You’ve posted to online dating sites. You’ve been to singles parties. You may even have tried Speed Dating or the old Blind Date “setup by our friends” tactic. No matter how you did it, you did it. Its time for your first date. What kills a first date quicker than a case of the stomach flu? Giving out too much information – what the hip kids are calling TMI.
Revealing too much about yourself on a first date, or even in early email or phone conversations, is poison to a budding relationship. Most people don’t seem to know when they’ve crossed the line from sharing their details into detailing their entire lives. Some TMI isn’t necessarily embarrassing or unattractive, its just too much info too soon. At time, a case of “over revealing yourself” is downright gross . . . does your date really need to know about the time you vomited out the window of a tour bus? Run things through your head before you say them — if you wouldn’t want to hear the story you’re about to tell, you should probably assume your date will respond the same way.
7 Ways To Avoid Revealing Too Much On A Date
Heare are 7 ways to avoid revealing too much on a date.
- Rehearse! If you are a truly nervous type, or you find yourself stressed out about an upcoming date, there is nothing wrong with a few rehearsals. You can take this as far as you need to – I’ve had female friends who have worked out ten or twenty questions and answers ahead of a date, and many male friends who give monologues in the mirror to prevent date anxiety. The key to this method is to practice more than once – come up with a couple of questions or statements that show off your uniqueness without being too “showy”. Don’t sound too rehearsed on your date – it will show, and your date may take this the wrong way. Your performance can only be as good as your best rehearsal.
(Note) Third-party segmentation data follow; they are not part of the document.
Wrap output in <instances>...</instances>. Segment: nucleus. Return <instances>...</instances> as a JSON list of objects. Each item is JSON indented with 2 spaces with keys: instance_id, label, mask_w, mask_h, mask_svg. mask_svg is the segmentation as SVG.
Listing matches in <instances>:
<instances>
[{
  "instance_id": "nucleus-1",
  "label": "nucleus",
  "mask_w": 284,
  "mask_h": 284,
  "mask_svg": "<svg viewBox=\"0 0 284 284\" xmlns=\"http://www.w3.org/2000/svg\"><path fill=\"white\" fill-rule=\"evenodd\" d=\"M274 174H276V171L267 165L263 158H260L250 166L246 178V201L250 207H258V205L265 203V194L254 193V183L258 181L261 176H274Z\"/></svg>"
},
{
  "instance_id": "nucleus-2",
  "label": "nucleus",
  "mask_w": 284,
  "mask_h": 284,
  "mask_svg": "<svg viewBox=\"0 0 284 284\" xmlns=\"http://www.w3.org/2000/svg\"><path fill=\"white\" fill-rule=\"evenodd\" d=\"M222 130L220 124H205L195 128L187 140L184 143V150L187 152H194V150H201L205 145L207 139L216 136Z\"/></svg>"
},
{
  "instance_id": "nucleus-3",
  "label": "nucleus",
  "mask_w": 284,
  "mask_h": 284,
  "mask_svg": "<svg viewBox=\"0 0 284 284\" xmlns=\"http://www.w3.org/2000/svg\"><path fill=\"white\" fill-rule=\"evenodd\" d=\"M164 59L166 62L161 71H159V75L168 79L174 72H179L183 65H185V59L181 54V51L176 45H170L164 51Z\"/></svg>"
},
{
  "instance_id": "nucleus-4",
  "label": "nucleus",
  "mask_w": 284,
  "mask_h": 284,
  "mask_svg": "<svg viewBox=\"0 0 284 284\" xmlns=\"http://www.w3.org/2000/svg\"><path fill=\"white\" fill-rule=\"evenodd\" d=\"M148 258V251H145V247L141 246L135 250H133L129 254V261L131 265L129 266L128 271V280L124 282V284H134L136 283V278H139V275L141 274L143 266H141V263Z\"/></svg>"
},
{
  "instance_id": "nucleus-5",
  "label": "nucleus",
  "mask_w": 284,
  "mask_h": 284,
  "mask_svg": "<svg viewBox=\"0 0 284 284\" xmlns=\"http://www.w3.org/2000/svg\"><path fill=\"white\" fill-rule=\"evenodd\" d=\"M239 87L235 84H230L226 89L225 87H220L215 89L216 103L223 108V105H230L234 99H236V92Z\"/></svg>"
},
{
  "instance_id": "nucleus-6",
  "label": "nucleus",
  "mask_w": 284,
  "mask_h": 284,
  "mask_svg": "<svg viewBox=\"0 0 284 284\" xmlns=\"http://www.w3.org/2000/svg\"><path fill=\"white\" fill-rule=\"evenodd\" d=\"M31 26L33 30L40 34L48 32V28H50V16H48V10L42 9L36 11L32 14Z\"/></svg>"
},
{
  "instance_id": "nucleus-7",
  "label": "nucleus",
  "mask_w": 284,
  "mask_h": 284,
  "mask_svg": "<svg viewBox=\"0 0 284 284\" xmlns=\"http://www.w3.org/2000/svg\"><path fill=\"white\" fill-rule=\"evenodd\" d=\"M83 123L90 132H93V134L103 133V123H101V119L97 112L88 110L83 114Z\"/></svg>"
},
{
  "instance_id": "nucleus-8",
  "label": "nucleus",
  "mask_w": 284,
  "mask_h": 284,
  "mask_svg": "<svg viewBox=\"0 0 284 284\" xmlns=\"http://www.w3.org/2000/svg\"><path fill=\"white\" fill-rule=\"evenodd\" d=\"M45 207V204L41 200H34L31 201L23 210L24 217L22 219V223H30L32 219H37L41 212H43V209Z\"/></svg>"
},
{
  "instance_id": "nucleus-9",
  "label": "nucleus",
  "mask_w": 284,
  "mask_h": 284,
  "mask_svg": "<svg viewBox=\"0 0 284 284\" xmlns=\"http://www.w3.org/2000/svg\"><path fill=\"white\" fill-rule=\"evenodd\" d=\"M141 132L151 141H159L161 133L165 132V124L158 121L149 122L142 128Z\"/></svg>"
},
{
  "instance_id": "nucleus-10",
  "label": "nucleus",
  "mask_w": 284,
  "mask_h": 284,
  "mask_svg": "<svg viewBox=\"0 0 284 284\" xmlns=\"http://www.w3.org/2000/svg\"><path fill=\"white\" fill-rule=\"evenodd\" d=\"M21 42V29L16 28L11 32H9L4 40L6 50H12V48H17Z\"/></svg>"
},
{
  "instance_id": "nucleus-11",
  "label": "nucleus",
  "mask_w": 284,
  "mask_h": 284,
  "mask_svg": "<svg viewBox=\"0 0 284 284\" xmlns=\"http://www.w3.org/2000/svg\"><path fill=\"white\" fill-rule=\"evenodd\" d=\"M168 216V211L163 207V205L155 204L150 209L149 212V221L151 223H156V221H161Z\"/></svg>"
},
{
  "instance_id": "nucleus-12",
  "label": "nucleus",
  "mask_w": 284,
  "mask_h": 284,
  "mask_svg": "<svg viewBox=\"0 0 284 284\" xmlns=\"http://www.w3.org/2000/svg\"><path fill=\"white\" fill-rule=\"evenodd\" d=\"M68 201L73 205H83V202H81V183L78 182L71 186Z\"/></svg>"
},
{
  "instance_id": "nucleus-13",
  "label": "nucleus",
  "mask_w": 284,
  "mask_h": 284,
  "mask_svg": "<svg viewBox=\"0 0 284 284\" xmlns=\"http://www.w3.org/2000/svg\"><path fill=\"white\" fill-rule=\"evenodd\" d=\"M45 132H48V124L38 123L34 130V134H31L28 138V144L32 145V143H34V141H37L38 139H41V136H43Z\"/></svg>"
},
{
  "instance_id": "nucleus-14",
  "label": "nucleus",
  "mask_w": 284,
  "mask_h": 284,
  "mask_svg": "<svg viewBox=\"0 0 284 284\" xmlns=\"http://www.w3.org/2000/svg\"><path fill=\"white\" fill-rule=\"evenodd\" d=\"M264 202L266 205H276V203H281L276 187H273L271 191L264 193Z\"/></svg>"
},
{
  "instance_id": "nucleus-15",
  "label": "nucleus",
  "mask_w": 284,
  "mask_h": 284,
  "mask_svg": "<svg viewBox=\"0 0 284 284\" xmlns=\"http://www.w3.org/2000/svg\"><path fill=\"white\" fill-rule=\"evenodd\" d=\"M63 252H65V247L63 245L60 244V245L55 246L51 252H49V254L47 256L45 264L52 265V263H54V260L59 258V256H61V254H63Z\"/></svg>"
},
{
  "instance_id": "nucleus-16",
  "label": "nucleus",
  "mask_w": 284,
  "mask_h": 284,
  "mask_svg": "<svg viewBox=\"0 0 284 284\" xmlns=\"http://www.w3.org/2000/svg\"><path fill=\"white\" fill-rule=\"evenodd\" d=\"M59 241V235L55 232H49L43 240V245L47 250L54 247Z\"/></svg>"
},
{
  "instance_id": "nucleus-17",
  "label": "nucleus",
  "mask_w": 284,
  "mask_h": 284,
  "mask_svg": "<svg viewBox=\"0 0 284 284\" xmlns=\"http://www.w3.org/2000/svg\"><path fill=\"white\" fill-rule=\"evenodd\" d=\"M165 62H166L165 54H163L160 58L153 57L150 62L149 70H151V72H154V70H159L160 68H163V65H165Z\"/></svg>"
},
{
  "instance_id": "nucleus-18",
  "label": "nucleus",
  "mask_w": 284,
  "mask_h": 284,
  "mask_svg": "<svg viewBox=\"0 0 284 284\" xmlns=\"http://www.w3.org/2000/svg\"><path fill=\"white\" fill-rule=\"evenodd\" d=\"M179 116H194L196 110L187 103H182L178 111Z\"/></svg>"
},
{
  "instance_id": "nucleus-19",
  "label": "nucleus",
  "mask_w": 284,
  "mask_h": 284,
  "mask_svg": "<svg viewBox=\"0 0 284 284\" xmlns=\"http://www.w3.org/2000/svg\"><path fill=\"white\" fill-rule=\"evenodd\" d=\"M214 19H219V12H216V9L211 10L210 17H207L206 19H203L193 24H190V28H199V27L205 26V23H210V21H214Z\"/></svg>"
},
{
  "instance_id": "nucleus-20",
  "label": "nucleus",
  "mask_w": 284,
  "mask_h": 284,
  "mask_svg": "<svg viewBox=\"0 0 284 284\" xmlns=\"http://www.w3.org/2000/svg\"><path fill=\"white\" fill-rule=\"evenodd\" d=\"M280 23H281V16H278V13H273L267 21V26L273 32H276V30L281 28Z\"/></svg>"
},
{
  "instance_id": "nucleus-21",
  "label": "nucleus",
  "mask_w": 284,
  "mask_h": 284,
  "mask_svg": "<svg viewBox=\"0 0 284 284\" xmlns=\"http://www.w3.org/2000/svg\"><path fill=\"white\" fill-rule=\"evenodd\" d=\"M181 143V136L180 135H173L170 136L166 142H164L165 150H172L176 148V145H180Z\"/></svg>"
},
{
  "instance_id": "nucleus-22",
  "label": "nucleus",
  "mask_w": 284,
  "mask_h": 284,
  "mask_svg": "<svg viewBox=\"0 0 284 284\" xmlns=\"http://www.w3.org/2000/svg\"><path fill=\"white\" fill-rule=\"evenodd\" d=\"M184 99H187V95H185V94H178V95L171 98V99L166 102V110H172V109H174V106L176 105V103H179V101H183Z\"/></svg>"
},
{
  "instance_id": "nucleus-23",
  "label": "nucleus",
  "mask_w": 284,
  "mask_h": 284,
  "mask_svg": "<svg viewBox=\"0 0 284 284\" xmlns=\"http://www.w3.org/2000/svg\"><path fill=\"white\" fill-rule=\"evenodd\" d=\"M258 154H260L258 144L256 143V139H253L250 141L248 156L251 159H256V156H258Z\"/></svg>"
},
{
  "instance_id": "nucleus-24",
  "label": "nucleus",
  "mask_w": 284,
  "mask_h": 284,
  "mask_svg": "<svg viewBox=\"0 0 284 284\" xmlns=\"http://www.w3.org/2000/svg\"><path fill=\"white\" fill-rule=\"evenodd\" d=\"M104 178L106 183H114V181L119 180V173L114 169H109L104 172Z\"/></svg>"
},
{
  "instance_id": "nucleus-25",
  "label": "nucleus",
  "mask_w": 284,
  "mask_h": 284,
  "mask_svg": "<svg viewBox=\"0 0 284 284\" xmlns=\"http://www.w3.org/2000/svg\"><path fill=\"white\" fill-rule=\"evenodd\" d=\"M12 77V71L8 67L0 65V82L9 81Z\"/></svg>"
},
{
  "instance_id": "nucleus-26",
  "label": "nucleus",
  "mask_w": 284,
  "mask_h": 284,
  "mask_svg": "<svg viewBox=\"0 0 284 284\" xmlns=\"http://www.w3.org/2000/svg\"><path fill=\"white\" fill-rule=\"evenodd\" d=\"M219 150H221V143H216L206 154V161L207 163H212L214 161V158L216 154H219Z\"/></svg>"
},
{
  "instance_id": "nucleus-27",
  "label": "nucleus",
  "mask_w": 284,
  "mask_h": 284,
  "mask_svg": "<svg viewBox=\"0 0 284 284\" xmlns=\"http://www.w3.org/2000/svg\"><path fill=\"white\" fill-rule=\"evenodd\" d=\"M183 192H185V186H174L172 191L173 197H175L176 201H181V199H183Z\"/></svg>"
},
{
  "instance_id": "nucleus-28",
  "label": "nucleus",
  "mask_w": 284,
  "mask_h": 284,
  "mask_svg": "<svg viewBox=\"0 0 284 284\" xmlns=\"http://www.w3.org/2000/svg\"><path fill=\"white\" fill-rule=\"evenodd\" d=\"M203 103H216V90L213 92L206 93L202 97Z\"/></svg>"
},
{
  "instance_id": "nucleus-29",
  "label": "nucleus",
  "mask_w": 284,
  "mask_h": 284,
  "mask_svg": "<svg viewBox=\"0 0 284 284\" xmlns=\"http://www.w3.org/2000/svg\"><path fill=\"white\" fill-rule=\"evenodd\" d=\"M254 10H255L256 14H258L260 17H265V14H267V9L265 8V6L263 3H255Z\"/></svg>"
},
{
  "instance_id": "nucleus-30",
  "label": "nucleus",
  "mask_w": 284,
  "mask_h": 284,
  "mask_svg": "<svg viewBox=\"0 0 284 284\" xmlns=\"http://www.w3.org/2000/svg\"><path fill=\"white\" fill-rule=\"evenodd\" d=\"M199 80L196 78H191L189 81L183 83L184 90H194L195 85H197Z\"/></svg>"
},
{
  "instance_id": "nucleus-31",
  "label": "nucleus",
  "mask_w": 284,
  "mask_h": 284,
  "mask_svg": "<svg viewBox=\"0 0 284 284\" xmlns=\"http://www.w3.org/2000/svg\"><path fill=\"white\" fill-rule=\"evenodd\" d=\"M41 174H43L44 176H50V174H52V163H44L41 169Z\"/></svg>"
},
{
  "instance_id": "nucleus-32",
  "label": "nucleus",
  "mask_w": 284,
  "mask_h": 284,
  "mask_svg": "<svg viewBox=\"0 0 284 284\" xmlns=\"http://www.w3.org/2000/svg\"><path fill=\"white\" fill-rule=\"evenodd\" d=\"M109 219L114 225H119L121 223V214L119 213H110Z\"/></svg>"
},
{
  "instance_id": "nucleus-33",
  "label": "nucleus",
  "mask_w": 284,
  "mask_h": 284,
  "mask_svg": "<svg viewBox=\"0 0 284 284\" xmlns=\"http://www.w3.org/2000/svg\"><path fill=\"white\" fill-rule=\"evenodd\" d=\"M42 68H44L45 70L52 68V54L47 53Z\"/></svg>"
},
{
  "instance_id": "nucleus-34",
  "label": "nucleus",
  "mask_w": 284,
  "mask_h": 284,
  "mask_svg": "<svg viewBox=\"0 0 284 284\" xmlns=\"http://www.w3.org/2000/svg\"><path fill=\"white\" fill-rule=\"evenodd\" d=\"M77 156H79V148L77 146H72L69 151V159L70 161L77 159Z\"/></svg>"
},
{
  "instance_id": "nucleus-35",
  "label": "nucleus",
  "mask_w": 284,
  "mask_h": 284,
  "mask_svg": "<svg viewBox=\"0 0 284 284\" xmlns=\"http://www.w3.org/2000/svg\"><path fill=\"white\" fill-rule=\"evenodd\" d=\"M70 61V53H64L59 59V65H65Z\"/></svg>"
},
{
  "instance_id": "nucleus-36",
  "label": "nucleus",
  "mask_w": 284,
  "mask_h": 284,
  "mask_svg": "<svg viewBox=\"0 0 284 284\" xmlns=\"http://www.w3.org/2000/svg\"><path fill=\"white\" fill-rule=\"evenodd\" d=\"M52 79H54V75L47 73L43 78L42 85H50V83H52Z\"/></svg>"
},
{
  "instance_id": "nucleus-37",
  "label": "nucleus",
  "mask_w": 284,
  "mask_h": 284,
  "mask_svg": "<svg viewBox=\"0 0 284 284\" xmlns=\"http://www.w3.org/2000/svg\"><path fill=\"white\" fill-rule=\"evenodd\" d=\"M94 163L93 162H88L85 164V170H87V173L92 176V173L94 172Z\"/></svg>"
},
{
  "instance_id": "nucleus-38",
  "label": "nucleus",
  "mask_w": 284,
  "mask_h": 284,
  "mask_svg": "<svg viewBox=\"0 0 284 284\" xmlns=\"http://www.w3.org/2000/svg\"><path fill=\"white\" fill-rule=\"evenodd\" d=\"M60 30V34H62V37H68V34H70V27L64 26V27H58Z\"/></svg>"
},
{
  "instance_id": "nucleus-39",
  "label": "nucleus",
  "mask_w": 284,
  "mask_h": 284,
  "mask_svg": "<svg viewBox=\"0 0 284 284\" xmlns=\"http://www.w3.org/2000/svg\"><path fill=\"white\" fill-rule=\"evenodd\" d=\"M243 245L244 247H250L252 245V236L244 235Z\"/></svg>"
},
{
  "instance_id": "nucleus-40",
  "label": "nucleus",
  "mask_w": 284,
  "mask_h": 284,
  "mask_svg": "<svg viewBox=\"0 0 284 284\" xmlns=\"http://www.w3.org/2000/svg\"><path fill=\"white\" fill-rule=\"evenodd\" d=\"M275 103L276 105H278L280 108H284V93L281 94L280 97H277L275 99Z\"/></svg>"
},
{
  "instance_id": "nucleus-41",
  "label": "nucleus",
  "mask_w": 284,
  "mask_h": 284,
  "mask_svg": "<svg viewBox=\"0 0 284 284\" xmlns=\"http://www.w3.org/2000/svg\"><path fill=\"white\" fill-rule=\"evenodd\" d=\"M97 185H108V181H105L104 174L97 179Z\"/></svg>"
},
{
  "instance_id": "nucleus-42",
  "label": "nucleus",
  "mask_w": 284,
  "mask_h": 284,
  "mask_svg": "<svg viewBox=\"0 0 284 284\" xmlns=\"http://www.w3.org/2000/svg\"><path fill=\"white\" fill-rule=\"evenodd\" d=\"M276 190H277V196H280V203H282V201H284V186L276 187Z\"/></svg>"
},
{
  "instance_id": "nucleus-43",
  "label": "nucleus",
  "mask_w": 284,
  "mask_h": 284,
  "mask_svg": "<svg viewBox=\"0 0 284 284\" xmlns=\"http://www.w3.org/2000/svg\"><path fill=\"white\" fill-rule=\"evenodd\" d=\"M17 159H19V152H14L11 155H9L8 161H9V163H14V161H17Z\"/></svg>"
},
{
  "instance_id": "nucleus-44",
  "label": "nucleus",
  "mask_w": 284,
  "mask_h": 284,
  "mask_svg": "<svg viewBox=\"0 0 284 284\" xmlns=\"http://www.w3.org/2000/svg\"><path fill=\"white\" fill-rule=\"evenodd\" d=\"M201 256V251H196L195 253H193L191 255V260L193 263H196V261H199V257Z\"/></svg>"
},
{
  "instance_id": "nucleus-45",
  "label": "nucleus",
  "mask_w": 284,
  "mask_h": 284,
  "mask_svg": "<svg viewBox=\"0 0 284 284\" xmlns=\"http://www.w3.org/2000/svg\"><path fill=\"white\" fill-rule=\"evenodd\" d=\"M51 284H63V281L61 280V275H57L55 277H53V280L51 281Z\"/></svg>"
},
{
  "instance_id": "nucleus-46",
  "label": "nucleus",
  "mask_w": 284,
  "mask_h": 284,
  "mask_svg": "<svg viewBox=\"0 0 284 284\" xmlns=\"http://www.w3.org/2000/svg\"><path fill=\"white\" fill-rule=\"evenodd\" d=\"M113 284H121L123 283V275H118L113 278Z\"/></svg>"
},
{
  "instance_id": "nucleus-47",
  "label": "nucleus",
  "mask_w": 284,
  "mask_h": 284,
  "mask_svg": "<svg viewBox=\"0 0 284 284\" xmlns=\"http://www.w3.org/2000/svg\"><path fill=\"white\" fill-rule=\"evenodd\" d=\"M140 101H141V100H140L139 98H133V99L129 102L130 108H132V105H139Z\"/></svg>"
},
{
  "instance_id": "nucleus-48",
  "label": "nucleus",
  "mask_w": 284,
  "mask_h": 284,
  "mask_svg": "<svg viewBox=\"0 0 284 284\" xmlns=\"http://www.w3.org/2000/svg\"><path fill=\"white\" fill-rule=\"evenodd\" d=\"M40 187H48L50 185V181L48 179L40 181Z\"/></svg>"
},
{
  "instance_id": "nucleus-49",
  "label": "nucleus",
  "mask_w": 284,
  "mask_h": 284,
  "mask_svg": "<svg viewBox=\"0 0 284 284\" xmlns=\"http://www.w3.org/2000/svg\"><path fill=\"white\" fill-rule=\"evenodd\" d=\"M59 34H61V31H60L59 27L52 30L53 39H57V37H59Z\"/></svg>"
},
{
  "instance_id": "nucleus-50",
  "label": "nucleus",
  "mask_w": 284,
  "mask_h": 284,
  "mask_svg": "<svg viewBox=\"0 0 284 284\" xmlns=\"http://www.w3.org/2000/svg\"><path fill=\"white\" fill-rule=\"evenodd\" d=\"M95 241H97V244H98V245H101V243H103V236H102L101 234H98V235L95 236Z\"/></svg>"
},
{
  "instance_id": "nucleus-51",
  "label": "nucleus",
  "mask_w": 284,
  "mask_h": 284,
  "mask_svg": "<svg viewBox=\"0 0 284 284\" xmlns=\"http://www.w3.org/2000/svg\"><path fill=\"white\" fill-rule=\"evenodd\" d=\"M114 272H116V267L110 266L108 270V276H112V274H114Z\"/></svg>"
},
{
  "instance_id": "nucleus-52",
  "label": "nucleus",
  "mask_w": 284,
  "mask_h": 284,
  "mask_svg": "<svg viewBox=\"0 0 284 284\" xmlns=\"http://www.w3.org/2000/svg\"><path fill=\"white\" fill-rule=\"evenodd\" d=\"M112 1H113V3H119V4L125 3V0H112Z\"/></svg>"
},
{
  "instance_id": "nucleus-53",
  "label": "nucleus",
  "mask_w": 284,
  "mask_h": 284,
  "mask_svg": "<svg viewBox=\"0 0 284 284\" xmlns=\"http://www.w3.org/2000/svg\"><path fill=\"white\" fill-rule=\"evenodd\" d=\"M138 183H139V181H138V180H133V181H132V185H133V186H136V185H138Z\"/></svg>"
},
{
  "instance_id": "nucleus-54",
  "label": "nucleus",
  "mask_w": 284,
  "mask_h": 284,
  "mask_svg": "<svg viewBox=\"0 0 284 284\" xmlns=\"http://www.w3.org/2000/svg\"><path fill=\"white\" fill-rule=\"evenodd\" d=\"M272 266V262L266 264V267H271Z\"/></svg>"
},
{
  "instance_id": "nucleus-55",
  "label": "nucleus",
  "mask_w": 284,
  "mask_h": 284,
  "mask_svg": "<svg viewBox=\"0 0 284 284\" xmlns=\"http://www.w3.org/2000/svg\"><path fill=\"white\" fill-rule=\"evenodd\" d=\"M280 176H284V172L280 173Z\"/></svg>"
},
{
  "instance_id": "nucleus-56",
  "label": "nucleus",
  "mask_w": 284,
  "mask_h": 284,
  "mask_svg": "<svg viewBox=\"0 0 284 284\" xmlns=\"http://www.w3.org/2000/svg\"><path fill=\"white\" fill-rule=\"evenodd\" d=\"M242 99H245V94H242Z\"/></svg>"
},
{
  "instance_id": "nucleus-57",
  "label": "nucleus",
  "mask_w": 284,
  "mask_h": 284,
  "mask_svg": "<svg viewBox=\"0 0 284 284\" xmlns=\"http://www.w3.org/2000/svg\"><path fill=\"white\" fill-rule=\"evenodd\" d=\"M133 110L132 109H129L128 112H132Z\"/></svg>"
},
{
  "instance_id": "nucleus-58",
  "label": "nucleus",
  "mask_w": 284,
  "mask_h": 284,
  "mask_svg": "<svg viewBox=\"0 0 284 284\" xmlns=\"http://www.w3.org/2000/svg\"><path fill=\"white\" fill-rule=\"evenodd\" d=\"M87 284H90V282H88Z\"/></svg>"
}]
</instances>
- A date is not show and tell time. You have put a lot of time and effort into attracting someone enough to get them to go on a date with you. Be sure not to use this hard fought date as a chance to show off. For starters, people will interpret your cockiness as a lack of confidence, and there are few things less attractive than a person who lacks confidence. Another reason to avoid outright bragging is that your date likely doesn’t care. Later in your relationship – if you get that far – your lover will be proud of your awards and recognitions, because he or she will have an investment in you and your accomplishments. A first date, however, is way too early to parade your softball trophies or your late night exploits.
- Sharing is good. If you want to avoid flapping your gums and embarrassing yourself, the most important thing to learn is the difference between “sharing” and “blabbing”. Sure, these are just words, but think of them as symbols – a “share” and a “blab” look and sound very different. When you share something with someone, you’re offering it to them as a stepping stone, a jumping off point for conversation. Sharing is done in a gentler voice, and is an offering to someone – you’re saying “Here, take this fact about me, do with it what you will”. A blab, on the other hand, is a big mistake, and is easily recognized by most folks.
- Blabbing is bad. A blab is a boast, a brag, a haughty story that you tell to impress. A blab doesn’t build conversation or make interest grow. No one would suggest that you restrict yourself to inconsequential small talk, but there’s a lot of room between chatting about the weather and talking about the first time you got your period. Blabs can be about really positive events, or really negative, but they are both bad ways to steer a conversation. When you present yourself as the world’s greatest chess player for your age bracket, your date will likely have no way to respond – similarly, if your date bragged about how much money he or she makes, you’d be left with little or nothing to say. No one wants to be in that awkward position.
- There’s a huge bonus to avoiding the blab. As a buddy of mine puts it: “My date is out with me, not with the skeletons in my closet.” If nothing else, this date is a one night reprieve from your mistakes, a time when your date doesn’t know about the suit you wore to prom or your embarrassing cheerleading accident. Enjoy it, because if you cultivate a relationship with this person, your humiliating material will come up, just as will your successes and accomplishments. Be patient – don’t rush into bragging or revealing stories too early in a new relationship.
- If all else fails, think of Grandma. I had a grandmother who was very traditional, a very devout Catholic, and not a woman you wanted to run your mouth around. Everyone has someone in their life like my grandmother – a person you would never say certain words around, or tell certain stories. In order to avoid saying the wrong thing on a date or for a first impression, I like to imagine my grandmother sitting there listening, and God forbid I tell a dirty joke or share an inappropriate story.
- Think of a first date as a kind of audition. I know this isn’t the most romantic truth, but it is true: people judge you on a first date based on very tiny details. Just like people deciding to buy a book – first they read the back of a book, or the reviews at the front, then skim through the book a couple times and make that decision. In this analogy, you are the book, and your date is the “buyer”. Future dates will bring the romance – first dates and first impressions are all about your performance. Share, tell stories, have fun – but try not to cross the line into TMI.